Stocks are muted going into the close as some traders are stilling on their hands in advance of the Federal Reserve interest rate decision at 7pm (UK time), which will be followed by the press conference 30 minutes later.

Europe

The mood today has been one of cautious optimism, as the US central bank are tipped to lower interest rates, but seeing as the US economy is in good shape, there is the possibility the update won’t be as dovish as expected. Recently, the European Central Bank over promised, and undelivered in relation to its latest update, so it is possible the Fed might do a similar move. To a certain extent, the dust has settled in relation to the attack in Saudi Arabia, hence why traders are a little more confident about being stocks.   

Pendragon posted first-half pre-tax loss of £32 million, which compares with the £28 million profit a year ago. The firm blamed a lack of consumer appetite and uncertainty in relation to Brexit for the poor performance. Economic reports and company updates from retailers of all manner of businesses, are largely showing softer sales as consumers are cautious. The firm found itself with a stockpile of second-hand cars, so they decided to offer discounts, hence why the company swung to a loss.
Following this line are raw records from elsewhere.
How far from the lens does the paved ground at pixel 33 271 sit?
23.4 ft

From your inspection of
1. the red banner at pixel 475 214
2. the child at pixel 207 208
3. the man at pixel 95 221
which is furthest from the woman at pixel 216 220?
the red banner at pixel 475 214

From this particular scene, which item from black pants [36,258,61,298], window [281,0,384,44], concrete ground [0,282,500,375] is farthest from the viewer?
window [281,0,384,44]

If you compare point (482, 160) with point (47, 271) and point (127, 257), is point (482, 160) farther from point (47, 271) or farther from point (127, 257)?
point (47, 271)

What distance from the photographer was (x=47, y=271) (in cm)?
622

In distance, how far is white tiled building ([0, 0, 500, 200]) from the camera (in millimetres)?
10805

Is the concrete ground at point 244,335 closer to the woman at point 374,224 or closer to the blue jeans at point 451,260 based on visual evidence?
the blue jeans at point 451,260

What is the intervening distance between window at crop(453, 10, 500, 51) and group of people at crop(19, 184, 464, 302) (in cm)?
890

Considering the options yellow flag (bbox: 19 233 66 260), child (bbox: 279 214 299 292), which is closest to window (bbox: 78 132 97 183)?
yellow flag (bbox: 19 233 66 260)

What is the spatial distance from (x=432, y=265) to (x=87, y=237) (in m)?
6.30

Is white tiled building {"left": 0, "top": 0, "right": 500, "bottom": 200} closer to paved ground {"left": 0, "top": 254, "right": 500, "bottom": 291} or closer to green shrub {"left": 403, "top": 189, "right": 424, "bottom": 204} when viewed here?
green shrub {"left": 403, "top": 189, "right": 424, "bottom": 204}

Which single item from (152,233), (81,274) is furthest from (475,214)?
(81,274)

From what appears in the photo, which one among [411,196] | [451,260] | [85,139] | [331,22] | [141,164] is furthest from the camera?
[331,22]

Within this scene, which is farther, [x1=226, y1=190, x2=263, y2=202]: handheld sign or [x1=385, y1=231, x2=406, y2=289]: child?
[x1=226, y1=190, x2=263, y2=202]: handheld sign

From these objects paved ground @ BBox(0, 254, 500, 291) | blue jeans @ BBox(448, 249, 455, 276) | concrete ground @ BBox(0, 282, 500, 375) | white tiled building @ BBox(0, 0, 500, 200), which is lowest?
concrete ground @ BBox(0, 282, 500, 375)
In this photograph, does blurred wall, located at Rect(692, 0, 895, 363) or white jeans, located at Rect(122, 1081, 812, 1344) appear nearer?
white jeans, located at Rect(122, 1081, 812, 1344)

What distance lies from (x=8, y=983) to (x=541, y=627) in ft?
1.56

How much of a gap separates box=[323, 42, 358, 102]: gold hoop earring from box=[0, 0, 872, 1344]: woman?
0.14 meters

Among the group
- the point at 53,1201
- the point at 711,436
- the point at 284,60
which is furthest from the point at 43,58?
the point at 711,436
To make matters worse, Pendragon issued a less-than-optimistic outlook as the company predicts that trading will be challenging.

Kingfisher is four years into a five restructuring plan, but the company registered a 6.4% fall in first-half profit. In recent years, the French operation held the company back, which is still the case, as the unit saw a 12.7% decline in retail profit. On the bright side, Screwfix, the trade specialist in the UK, saw sales increase by 5.1% on a like-for-like basis. The UK construction sector is cooling, so the British business might come under pressure in the near-term. Thierry Garnier will take over as CEO later this month, so traders will be waiting to hear his thoughts on the outlook for the group, as the possibility of the company being broken-up has resurfaced today.

US

Stocks are fractionally lower ahead of the Fed update. The Dow Jones is slightly above the 27,000 mark, while the S&P 500 is shy of the 3,000 mark. Volatility is tipped to be low on the run up to the announcement from the US central bank. There is talk of a 25 basis point rate cut, but some traders feel it will be accompanied by neutral language, which would signal an adjustment. Some dealers are expected the Fed to lay the ground work for a series of rates, but keep in mind the jobs market is robust, plus wages are impressive, so a very dovish update is not a done deal.     

FedEx posted poor first-quarter numbers last night. EPS declined by more than 11% to $3.05, which undershot the $3.15 consensus estimate. Revenue was broadly unchanged in addition to being largely in line with expectations. The group cited the US-China trade conflict as well as the ending of a contract with Amazon for the disappointing update. The company lowered the annual guidance too, which compounded the impact on the stock, which is down XXX%. The company is seen as a good gauge of demand as they are in the parcel delivery business, so the under whelming update could point to a slowdown in consumer activity.

FX

GBP/USD is lower on the session, partially because of the firmer US dollar, also partially because of the weaker UK CPI data. The British CPI rate dropped to 1.7% from 2.1%, plus the core reading slipped to 1.5%, from 1.9%. The updates point to a sizable fall off in demand, which might be on account of the uncertainty in relation to Brexit.

EUR/USD has also been hit by the move higher in the US dollar. The final reading of euroozone CPI was 1% in August, plus the core reading was 0.9%. Demand in the currency bloc is clearly low, hence why the European Central Bank cut rates even further into negative territory last week, as well as announcing a stimulus package.       

Commodities

Gold is in demand this afternoon going into the Fed meeting. The central bank are tipped to lower interest rates, but traders are divided over how dovish the message will be, which is likely to add volatility to the market in the wake of the announcement. Should the US central bank go down the dovish route, the metal might drive higher, but the use of more neutral language might send the metal back through $1,500.

Oil is off the lows of the session after the Saudi military said the recent drone attacks were unquestionably sponsored by Iran. Seeing as the Saudi Arabian government has invited the UN to investigate the attack, volatility is likely to taper off, as the oil rich nation appears to be going down the political route. The Trump administration will ramp up sanctions on Iran in light of the attack.